Material provided ▸
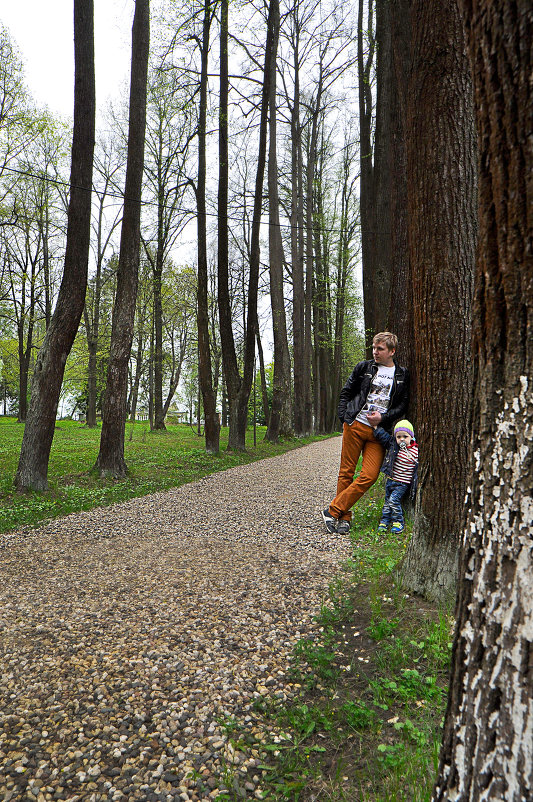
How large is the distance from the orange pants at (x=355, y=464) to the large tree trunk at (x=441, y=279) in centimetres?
184

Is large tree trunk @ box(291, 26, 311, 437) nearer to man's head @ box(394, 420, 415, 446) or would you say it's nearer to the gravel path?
the gravel path

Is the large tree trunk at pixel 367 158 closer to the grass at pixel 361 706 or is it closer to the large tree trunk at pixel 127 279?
the large tree trunk at pixel 127 279

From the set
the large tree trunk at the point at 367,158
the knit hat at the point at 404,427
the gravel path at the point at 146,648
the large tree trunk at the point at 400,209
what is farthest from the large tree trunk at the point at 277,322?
the knit hat at the point at 404,427

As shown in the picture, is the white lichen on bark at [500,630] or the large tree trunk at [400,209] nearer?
the white lichen on bark at [500,630]

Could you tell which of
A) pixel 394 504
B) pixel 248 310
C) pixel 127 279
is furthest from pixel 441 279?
pixel 248 310

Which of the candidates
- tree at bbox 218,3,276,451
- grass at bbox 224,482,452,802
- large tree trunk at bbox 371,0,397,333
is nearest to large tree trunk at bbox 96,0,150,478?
tree at bbox 218,3,276,451

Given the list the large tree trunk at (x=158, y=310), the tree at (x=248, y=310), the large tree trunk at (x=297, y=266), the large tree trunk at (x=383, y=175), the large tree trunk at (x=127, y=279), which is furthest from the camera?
the large tree trunk at (x=158, y=310)

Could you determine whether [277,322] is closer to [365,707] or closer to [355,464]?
[355,464]

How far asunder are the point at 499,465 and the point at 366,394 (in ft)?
13.6

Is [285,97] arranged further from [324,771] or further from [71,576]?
[324,771]

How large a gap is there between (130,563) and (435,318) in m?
3.48

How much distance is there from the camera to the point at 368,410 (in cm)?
541

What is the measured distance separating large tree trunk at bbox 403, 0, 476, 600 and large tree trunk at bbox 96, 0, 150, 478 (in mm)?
6951

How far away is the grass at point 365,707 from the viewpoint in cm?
191
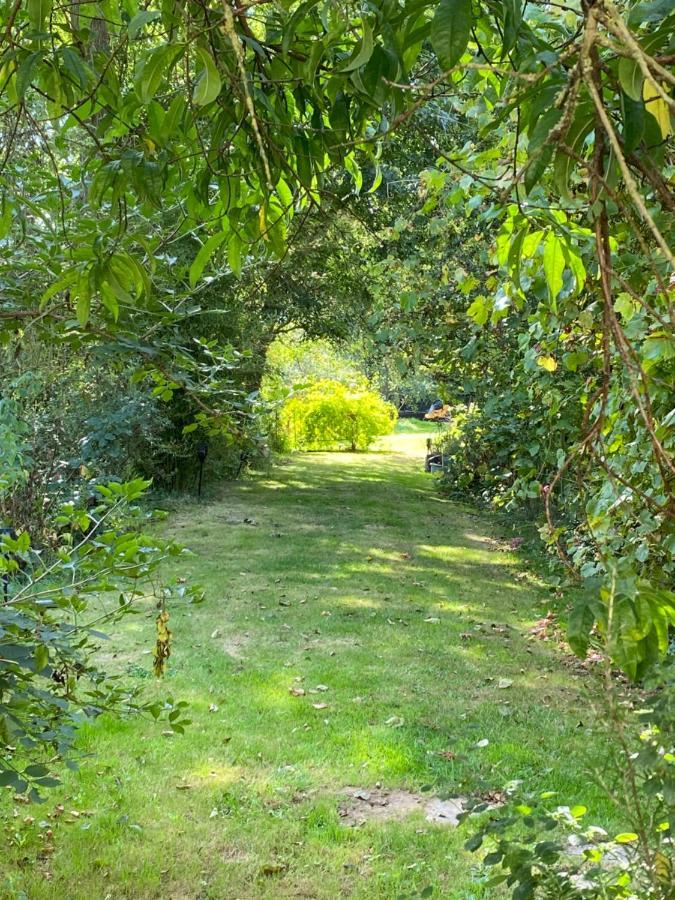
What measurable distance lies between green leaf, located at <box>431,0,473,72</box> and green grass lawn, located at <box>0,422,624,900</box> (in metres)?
1.10

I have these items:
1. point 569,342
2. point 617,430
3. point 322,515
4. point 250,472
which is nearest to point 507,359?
point 569,342

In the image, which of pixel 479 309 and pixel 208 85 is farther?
pixel 479 309

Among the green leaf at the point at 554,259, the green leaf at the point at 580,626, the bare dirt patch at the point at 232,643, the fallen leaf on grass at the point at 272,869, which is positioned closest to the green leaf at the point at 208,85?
the green leaf at the point at 554,259

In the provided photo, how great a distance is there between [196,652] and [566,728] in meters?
2.43

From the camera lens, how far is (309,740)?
3893 mm

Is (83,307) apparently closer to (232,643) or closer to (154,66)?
(154,66)

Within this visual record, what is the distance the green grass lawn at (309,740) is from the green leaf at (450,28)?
1105mm

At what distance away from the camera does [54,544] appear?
19.8 feet

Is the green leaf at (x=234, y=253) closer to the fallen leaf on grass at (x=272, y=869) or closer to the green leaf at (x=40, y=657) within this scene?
the green leaf at (x=40, y=657)

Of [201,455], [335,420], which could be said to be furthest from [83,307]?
[335,420]

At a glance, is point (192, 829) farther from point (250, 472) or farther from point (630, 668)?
point (250, 472)

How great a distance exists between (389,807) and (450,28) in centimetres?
310

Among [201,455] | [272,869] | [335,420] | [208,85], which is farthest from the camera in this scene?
[335,420]

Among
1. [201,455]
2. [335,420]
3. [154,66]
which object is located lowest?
[201,455]
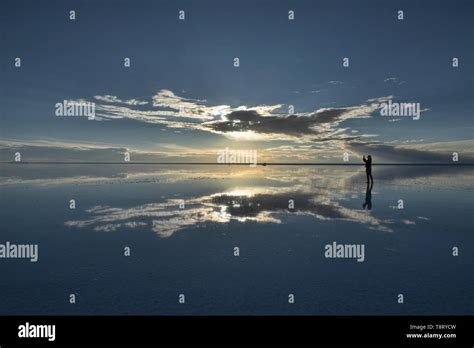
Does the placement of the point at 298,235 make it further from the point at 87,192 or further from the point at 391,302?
the point at 87,192

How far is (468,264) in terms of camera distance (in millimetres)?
8086

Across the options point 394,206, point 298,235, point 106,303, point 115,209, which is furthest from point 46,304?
point 394,206

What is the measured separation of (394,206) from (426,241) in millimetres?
5927

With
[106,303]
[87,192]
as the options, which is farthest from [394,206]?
[87,192]

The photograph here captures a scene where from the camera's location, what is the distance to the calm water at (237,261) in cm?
614

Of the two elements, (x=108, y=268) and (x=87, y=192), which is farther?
(x=87, y=192)

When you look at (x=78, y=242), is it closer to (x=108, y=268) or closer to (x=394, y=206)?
(x=108, y=268)

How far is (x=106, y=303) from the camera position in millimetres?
6105

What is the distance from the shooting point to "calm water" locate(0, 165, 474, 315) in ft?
20.1

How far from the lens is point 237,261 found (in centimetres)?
829
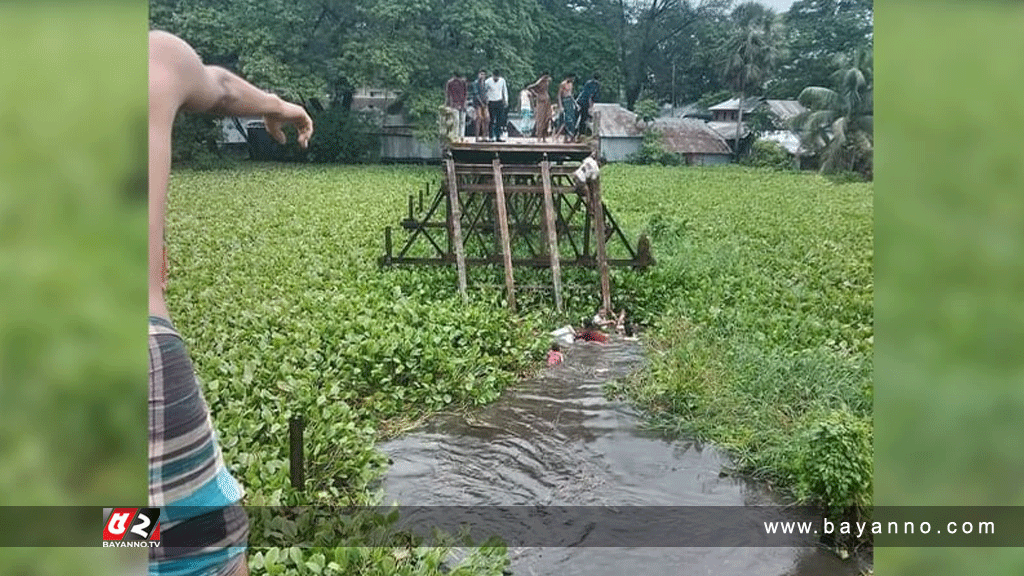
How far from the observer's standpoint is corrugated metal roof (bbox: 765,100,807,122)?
4539 millimetres

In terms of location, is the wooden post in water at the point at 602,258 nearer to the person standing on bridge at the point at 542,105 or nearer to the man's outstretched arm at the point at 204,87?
the person standing on bridge at the point at 542,105

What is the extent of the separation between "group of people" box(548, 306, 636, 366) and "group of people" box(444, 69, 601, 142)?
1.76 metres

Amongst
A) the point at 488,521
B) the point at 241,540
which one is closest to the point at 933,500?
the point at 241,540

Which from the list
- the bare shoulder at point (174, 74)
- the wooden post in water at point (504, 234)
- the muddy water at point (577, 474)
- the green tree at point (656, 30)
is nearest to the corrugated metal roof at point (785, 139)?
the green tree at point (656, 30)

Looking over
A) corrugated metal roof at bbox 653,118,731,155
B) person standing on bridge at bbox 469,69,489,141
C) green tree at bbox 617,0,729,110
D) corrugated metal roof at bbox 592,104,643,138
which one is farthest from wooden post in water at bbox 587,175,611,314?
green tree at bbox 617,0,729,110

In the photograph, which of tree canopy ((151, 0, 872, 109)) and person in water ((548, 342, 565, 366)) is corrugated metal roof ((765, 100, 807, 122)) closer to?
tree canopy ((151, 0, 872, 109))

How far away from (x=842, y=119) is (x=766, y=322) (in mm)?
2836

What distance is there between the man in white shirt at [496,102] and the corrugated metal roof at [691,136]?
1141 mm

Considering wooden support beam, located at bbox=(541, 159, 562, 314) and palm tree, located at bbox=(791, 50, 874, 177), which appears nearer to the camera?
palm tree, located at bbox=(791, 50, 874, 177)

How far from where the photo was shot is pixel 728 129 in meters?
5.00

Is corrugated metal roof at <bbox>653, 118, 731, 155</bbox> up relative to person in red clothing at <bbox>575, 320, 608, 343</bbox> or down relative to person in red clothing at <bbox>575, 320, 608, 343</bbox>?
up

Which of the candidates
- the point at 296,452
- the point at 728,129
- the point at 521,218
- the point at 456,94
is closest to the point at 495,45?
the point at 456,94

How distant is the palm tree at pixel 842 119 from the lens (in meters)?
3.60

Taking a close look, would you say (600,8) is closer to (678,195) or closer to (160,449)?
(678,195)
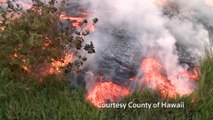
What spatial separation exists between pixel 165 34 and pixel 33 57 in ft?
5.83

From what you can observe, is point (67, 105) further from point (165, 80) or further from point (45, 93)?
point (165, 80)

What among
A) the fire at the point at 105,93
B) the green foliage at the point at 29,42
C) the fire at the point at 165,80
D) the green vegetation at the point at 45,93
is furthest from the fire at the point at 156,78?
the green foliage at the point at 29,42

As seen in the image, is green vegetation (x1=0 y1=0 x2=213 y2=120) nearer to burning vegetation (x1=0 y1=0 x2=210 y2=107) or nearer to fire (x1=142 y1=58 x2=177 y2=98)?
burning vegetation (x1=0 y1=0 x2=210 y2=107)

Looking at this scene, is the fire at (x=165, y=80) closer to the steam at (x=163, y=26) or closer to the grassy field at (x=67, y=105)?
the steam at (x=163, y=26)

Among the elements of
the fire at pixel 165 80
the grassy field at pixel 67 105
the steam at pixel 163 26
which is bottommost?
the grassy field at pixel 67 105

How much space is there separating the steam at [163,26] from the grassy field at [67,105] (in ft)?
0.91

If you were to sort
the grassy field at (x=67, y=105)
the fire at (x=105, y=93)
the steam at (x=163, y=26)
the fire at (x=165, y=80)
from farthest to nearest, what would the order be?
the steam at (x=163, y=26) → the fire at (x=165, y=80) → the fire at (x=105, y=93) → the grassy field at (x=67, y=105)

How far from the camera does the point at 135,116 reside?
4.20m


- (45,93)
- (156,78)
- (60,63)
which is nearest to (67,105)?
(45,93)

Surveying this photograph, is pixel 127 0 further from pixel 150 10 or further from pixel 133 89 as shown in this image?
pixel 133 89

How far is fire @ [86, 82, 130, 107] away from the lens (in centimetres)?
432

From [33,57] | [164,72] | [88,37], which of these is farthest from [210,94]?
[33,57]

Work to be completed ▸
Lay out the material from the line containing "If you were to sort" through the end as a JSON list of strings, one string per line, with blank lines omitted.

Result of the task ▸
[
  "If you were to sort",
  "the grassy field at (x=67, y=105)",
  "the fire at (x=105, y=93)",
  "the steam at (x=163, y=26)",
  "the fire at (x=165, y=80)",
  "from farthest to nearest, what would the order be?",
  "the steam at (x=163, y=26) → the fire at (x=165, y=80) → the fire at (x=105, y=93) → the grassy field at (x=67, y=105)",
  "How far from the camera does the point at 135,116 reside?",
  "4.20m",
  "- (45,93)",
  "- (156,78)",
  "- (60,63)",
  "which is nearest to (67,105)?",
  "(45,93)",
  "Surveying this photograph, is pixel 127 0 further from pixel 150 10 or further from pixel 133 89 as shown in this image?",
  "pixel 133 89",
  "How far is fire @ [86, 82, 130, 107] away from the lens (in centimetres)?",
  "432",
  "From [33,57] | [164,72] | [88,37], which of these is farthest from [210,94]?",
  "[33,57]"
]